"""

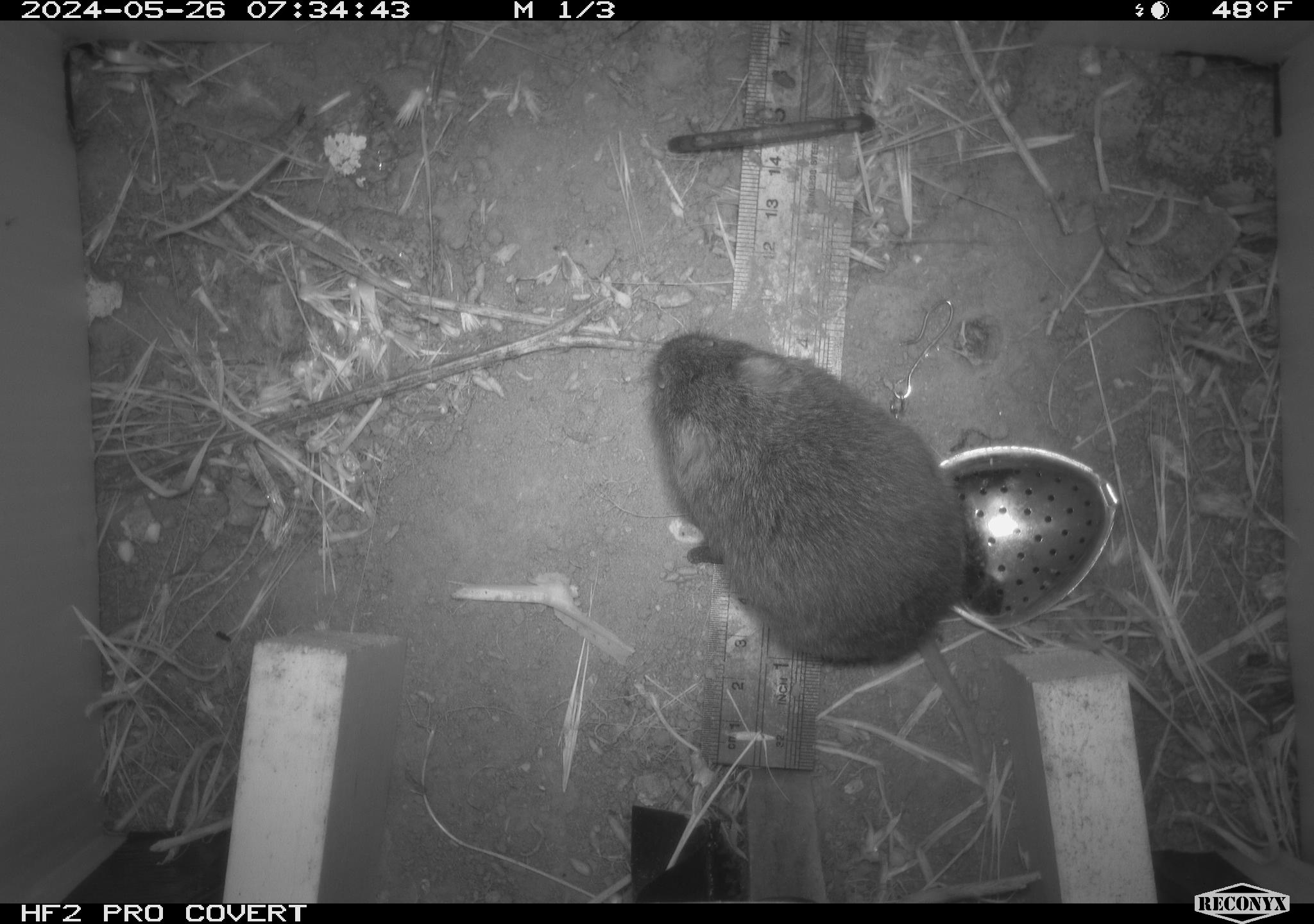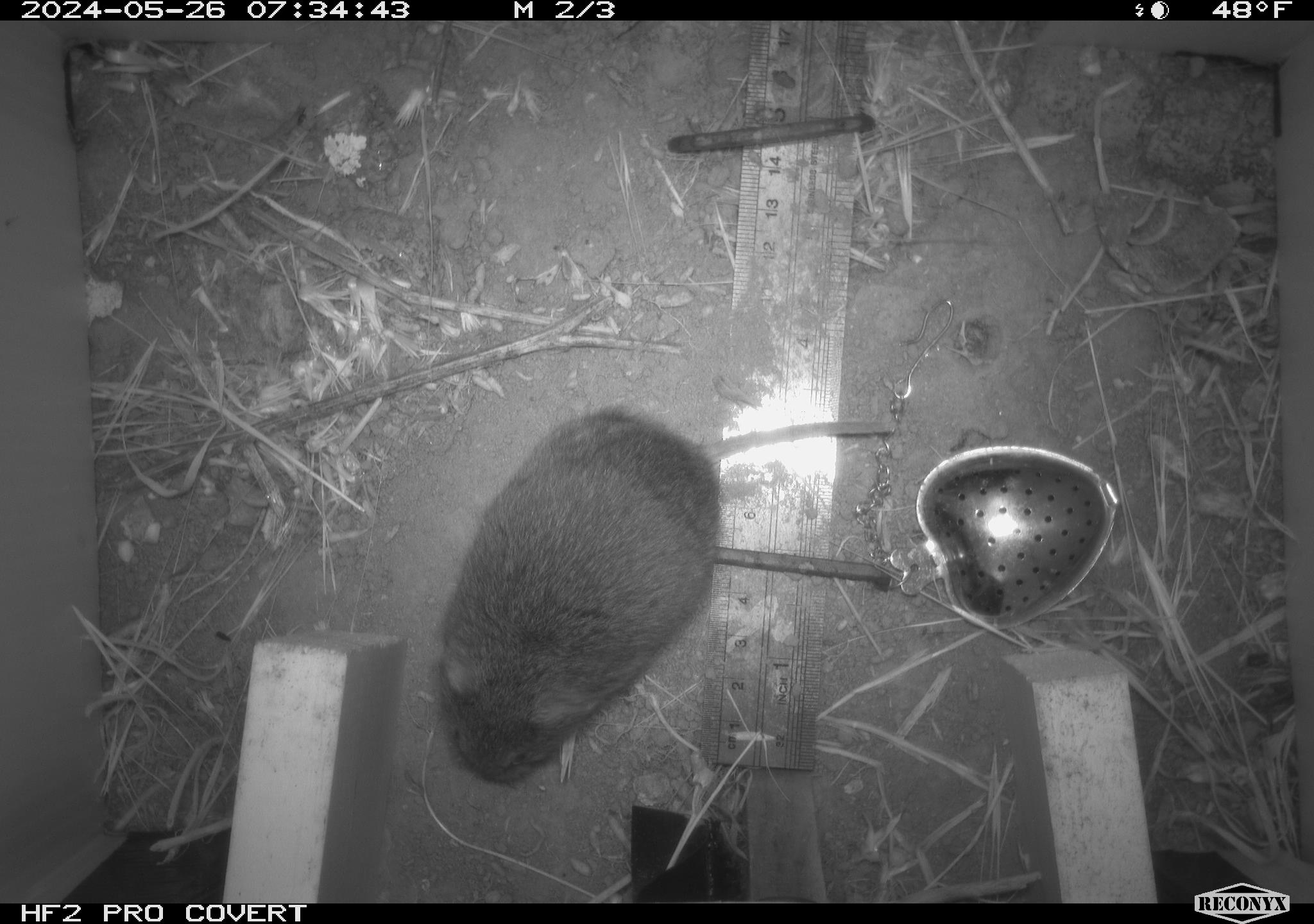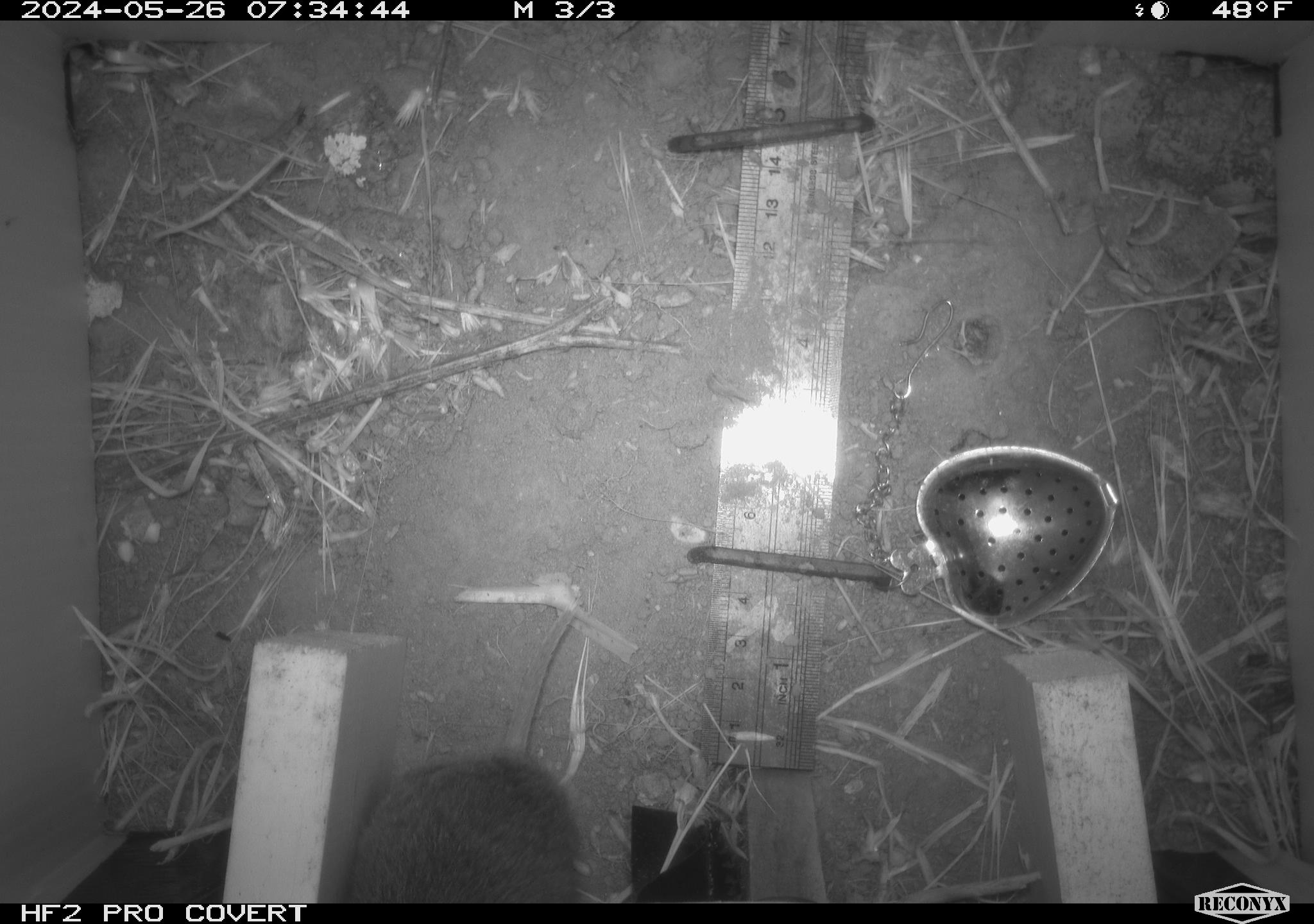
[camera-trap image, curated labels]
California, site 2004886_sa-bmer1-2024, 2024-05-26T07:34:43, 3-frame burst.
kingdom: Animalia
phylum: Chordata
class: Mammalia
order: Rodentia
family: Cricetidae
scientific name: Arvicolinae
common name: voles, lemmings, and muskrats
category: arvicolinae subfamily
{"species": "arvicolinae subfamily (voles, lemmings, and muskrats) (Arvicolinae)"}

"""

• Task goal
Everything before the line containing "order: Rodentia" stays out. Write out that line and the rest of the entries exactly.

• Response to this task
order: Rodentia
family: Cricetidae
scientific name: Arvicolinae
common name: voles, lemmings, and muskrats
category: arvicolinae subfamily
{"species": "arvicolinae subfamily (voles, lemmings, and muskrats) (Arvicolinae)"}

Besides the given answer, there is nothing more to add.